The request »
Rescale the rows in the stretch from the line containing "How much of" through the line containing "16.9 meters", writing out only those lines, every one of them, again. Multiply each distance given as an answer by 0.2 and round it to the same number of decimal places it had, with halves rounded up.

Material provided »

* * * * * * *

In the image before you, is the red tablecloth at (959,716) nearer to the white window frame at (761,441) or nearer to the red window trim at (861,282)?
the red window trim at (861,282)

* * * * * * *

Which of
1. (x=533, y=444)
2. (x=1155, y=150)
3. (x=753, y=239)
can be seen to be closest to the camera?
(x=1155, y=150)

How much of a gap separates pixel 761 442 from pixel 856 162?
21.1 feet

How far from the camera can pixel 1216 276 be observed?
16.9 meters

* * * * * * *

Output below »
How much of a gap separates pixel 761 442 from pixel 856 162?
4.2 feet

How far from the camera can pixel 1216 276 be observed?
3.4 meters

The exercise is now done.